Dr. Michael LaRosa, associate professor of history at Rhodes College, is a leading expert on Latin American history and culture. His latest book, co-written with Rhodes alumnus Bryce Ashby, is titled Immigration, Policy and the People of Latin America: Seven Sending Nations and will be released Nov. 20 by Routledge.
This book examines the migration of Latin America’s inhabitants to the United States through case studies from seven nations—Colombia, Cuba, Haiti, Honduras, Guatemala, Mexico, and Venezuela. Rhodes students also contributed to some of the chapters.
David Lubell, founder and director emeritus of Welcoming America, a nonprofit organization in Atlanta, GA, wrote: This book expertly captures the complex 'push' factors that drive immigration in much of the Americas, and brilliantly places them in their unique historical and political context by using a comparative, country-by-country approach. To contextualize these forces further, Ashby and LaRosa have focused—refreshingly—on the lives and journeys of individual immigrants. Lifting up this human dimension is essential for a full comprehension of the phenomena of migration and opens our hearts to the impacts these forces have on individuals, families, and communities.

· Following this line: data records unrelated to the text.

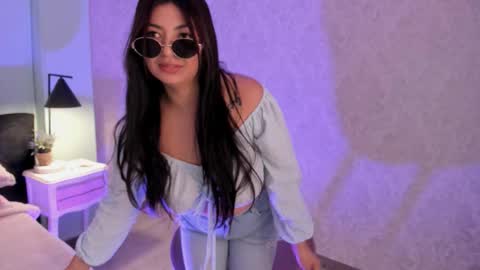 julieth online show from September 26, 12:14 pm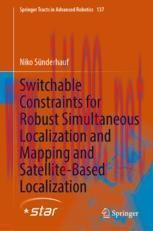 [PDF]Switchable Constraints for Robust Simultaneous Localization and Mapping and Satellite-Base...
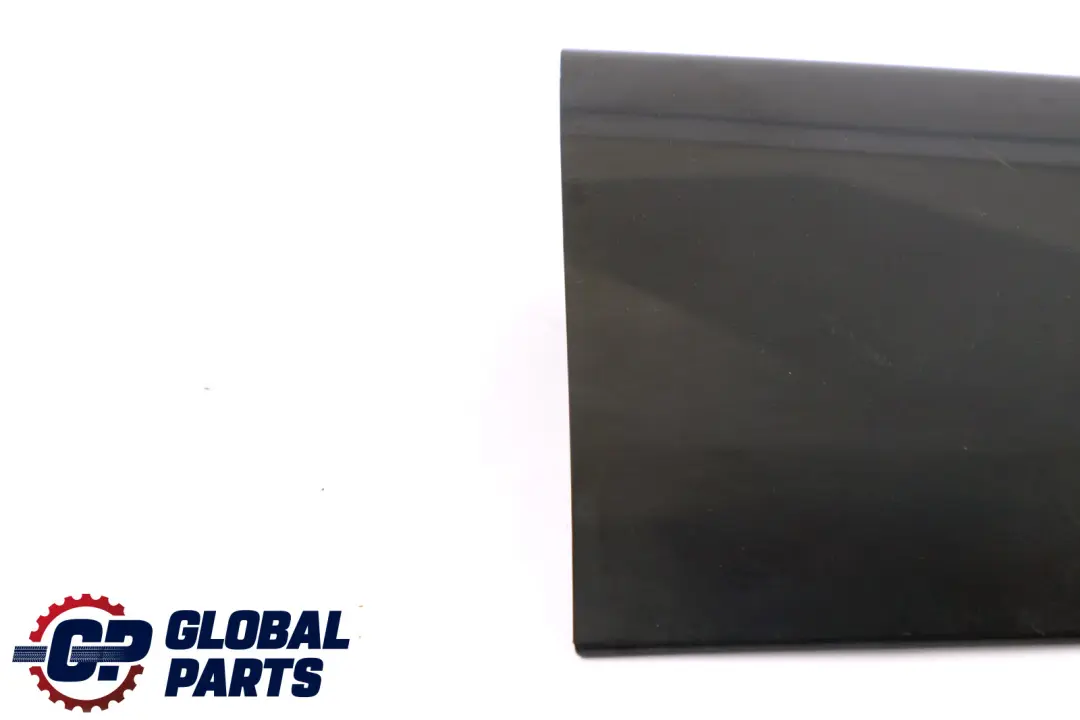 Mini F55 F56 F57 1 Cubierta Panel Frontal Tubo Inferior Medio Izquierdo - SKU 9262435-1 - Número de pieza 9262435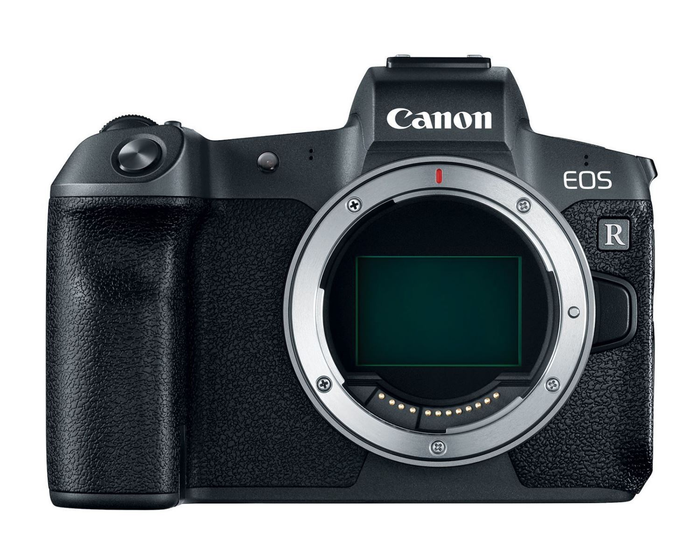 Máy ảnh Canon EOS R. Body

LaRosa has also organized and will moderate a panel discussion “Migration of People and Places with a Look toward Latin America” on Nov. 20 at 11 a.m. in the Spence Wilson Room on campus. Ashby, who was a Peace Corps Volunteer in Honduras for two years after graduating from Rhodes in 2000 and is now a Memphis attorney, will be on the panel. Other panelists are Dr. Amy Risley, professor of international studies at Rhodes, who will discuss an upcoming course at Rhodes on immigration, and Mauricio Calvo, executive director at Latino Memphis, Inc., who will speak on immigration from Latin America to Memphis.
Members from the Memphis community who want to attend the panel discussion should register at https://fs22.formsite.com/webmanagerrhodesedu/0d20ykwmh0/index
LaRosa joined the history department at Rhodes in 1995 after completing a Ph.D. at the University of Miami, and during his career he has produced a significant body of scholarship including book chapters, essays, articles, book reviews, and encyclopedia entries about Latin American history and culture as well as U.S.-Latin American relations.
In addition, LaRosa has received grants for his research from many organizations including the Rockefeller Foundation, the National Endowment for the Humanities, and the Fulbright program. He is the 2019 recipient of Rhodes’ Clarence Day Award for Outstanding Research, which is the college’s highest faculty honor for research.